Monday, July 23, 2012
Bees and gender in Insects
What: I've been thinking more about my last post and the importance of words in relation to our understanding of the world around us. I was telling a friend about the woodchuck that's growing fat off our kale, and how he had gotten the broccoli too. My friend asked how I knew it was a "he" and then pointed out how it was weird that animals automatically and unconsciously becomes "he" when the gender is unknown (I'm always conscious of when someone uses the pronoun "she" in a gender neutral situation). The pronoun "it" lacks so much emotion and humanity, like describing an automaton, so, because we like to anthropomorphize animals (e.g. Bambi), we assign gender to them. I even hear people refer to my bees and egg laying chickens as male.
As a naturalist my first questions are often around identification, particularly with insects. I posted an ID request to the bugguide.net community. John Carr sent a response "It's a female dolichopodidae." Well female is awfully specific, but animal scientific classifications ending in -idae (-aceae for plants) are family groupings, which are pretty general (Curculionidae, the weevil family, contains over 40,000 species). This is from a guy who specializes in IDing midges and their relatives, and he could get gender but only ID down to family. So what was he cuing into that said female and not male? Turns out the answer is more about what makes a male a male.

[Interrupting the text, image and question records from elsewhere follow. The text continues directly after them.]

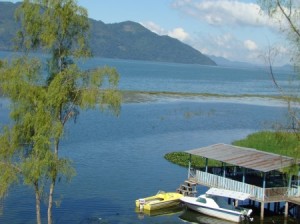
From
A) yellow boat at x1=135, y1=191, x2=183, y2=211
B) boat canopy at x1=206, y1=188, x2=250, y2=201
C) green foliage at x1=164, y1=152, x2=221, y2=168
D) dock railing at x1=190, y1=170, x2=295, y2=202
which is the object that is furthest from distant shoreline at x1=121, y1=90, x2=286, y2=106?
boat canopy at x1=206, y1=188, x2=250, y2=201

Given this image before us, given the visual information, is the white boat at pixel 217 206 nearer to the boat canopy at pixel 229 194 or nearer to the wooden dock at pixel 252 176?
the boat canopy at pixel 229 194

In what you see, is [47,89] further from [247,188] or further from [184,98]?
[184,98]

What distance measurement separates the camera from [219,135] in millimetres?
74438

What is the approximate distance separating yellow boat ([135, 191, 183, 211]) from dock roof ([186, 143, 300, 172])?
164 inches

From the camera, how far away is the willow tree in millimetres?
25594

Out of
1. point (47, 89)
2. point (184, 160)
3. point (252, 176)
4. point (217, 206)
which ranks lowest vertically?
point (217, 206)

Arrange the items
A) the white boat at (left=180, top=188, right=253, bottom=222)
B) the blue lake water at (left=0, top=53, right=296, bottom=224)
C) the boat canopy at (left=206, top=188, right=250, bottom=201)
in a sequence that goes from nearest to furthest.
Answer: the boat canopy at (left=206, top=188, right=250, bottom=201)
the white boat at (left=180, top=188, right=253, bottom=222)
the blue lake water at (left=0, top=53, right=296, bottom=224)

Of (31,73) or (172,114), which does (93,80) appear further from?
(172,114)

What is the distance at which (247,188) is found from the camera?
38062mm

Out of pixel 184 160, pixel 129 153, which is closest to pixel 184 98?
pixel 129 153

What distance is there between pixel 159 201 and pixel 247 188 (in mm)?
7234

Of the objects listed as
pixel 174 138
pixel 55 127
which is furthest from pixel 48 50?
pixel 174 138

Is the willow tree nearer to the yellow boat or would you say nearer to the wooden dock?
the yellow boat

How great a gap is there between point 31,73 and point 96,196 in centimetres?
1910
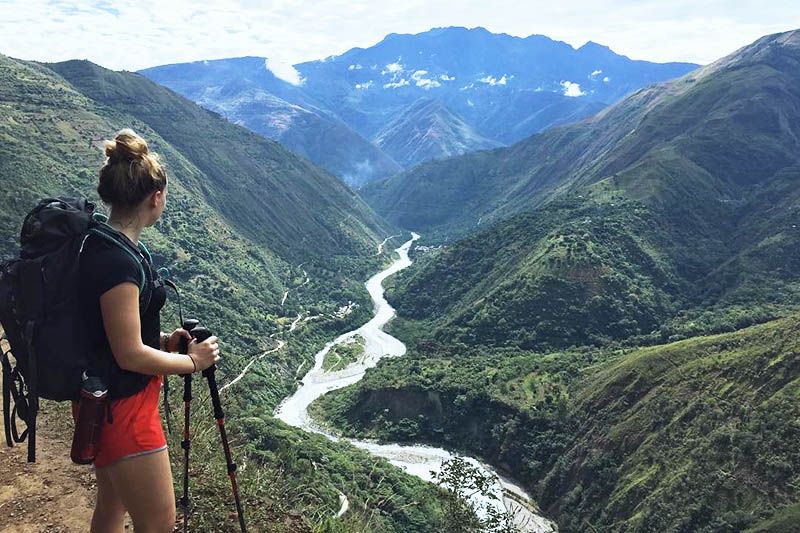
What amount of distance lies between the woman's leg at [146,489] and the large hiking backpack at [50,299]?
0.78 metres

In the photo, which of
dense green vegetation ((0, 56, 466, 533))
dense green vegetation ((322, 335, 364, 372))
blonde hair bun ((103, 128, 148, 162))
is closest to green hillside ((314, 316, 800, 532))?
dense green vegetation ((322, 335, 364, 372))

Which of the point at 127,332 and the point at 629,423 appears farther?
the point at 629,423

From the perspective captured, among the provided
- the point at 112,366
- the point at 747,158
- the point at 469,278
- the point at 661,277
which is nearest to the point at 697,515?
the point at 112,366

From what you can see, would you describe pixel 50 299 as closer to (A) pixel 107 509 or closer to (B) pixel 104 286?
(B) pixel 104 286

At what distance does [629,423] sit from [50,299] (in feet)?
189

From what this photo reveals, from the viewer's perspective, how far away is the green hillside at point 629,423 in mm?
39938

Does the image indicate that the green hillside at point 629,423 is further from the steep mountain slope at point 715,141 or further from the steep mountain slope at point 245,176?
the steep mountain slope at point 245,176

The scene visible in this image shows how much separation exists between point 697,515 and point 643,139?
435 ft

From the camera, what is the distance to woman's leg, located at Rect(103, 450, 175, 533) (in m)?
4.32

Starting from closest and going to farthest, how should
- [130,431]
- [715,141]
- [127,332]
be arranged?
[127,332] → [130,431] → [715,141]

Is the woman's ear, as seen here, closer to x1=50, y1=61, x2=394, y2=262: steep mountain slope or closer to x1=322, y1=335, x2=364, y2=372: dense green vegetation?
x1=322, y1=335, x2=364, y2=372: dense green vegetation

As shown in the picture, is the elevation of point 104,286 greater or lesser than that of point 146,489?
greater

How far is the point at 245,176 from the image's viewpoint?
159000mm

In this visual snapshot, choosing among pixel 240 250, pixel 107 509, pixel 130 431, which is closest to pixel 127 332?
pixel 130 431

Ecological notes: So even with the vast evolutionary divergence of insects into every ecosystem around the world, some morphological adaptations are still conserved or at least have converged. One of those things is a male's ability to detect a female, and they do this in a variety of ways, like hearing, smelling, or seeing females from a great distance. Male mosquitoes, for example, have enlarged antennae to pick up that horrendous and penetrating bzzzzzz sound the females make as they look for that perfect patch of skin. What I'll call foot moths (and cover in a future post) have huge antennae for "smelling" the sex pheromones from females.

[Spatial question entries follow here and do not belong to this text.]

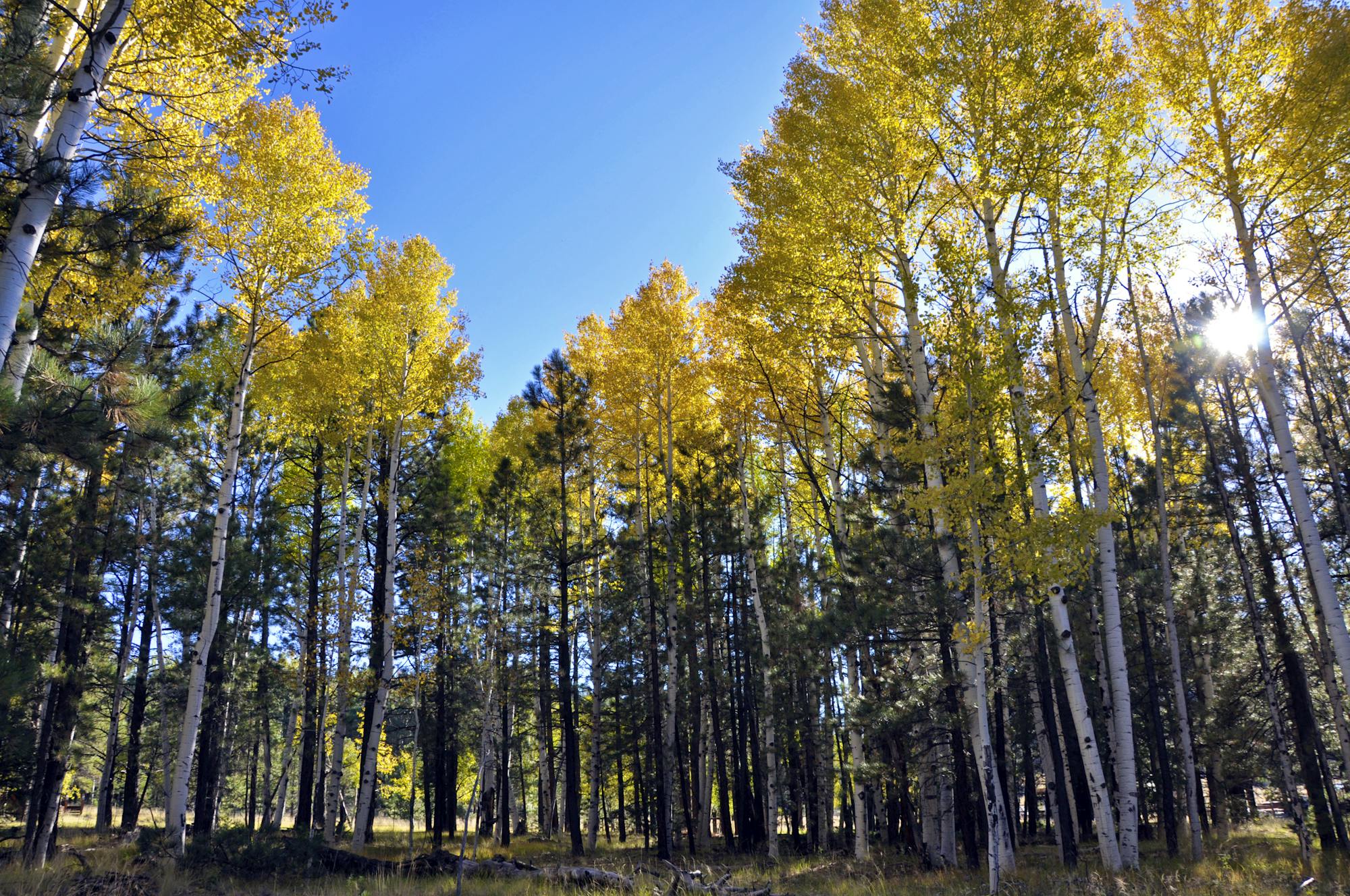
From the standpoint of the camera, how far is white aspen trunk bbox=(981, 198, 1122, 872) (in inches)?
310

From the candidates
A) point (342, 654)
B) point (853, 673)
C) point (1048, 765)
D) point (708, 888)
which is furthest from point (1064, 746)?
point (342, 654)

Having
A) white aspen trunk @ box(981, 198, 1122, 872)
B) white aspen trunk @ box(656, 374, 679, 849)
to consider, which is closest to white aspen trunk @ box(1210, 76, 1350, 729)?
white aspen trunk @ box(981, 198, 1122, 872)

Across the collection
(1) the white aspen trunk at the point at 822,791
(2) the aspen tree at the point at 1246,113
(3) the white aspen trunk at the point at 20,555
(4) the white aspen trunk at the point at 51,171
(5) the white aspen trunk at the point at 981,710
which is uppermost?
(2) the aspen tree at the point at 1246,113

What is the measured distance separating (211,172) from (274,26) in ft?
15.4

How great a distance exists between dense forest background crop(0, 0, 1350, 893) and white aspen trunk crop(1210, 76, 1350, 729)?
0.08m

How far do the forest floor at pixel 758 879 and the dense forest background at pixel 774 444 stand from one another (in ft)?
2.25

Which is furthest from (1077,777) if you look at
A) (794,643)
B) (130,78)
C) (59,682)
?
(130,78)

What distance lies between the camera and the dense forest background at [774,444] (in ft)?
24.4

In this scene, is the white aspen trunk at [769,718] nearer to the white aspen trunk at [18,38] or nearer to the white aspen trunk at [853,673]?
the white aspen trunk at [853,673]

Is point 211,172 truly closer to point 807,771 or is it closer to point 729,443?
point 729,443

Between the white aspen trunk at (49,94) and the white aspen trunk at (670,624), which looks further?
the white aspen trunk at (670,624)

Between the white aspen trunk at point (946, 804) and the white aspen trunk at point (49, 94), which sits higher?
Result: the white aspen trunk at point (49, 94)

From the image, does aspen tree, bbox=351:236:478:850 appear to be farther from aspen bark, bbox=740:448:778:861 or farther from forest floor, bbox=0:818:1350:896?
aspen bark, bbox=740:448:778:861

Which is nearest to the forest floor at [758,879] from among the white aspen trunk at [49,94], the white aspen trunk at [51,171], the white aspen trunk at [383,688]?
the white aspen trunk at [383,688]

Male honeybees, aka drones, have enlarged eyes to spot a queen before other males do. The first picture in the post is a drone; note how the eyes are so big that they actually touch in the middle of the head. The next picture shows a bunch of females at the entrance to the hive, their eyes considerably smaller and not touching on the tops of their heads. Drones are pretty much useless to the colony other than for reproduction. They hanging around feeding on honey, begging for food, and grooming themselves. When the timing is right they'll start going for exploratory flights to breeding sites. These change frequently, so a male needs to be able to spot one from a distance. The story is far more complicated than this, but it's a neat start and I"m tired, maybe more later...
Where: My backyard
Other notes: Ryan Morra and I noticed a whole bunch of female worker bees crawling around on the ground near the hive. I went back with my camera after he left and spotted one a worker dragging another, much lighter colored worker out of the hive. At one point the lighter one started to fly and the other one held on and pulled it back down. Once it got to the edge of the platform the darker one left the lighter one to die on her own. In the middle of summer, this generation of worker bees have the shortest lifespan of just a few weeks (c.f. winter life span can be several months). Kicking out unproductive bees is essential, I guess, to maintaining efficiency.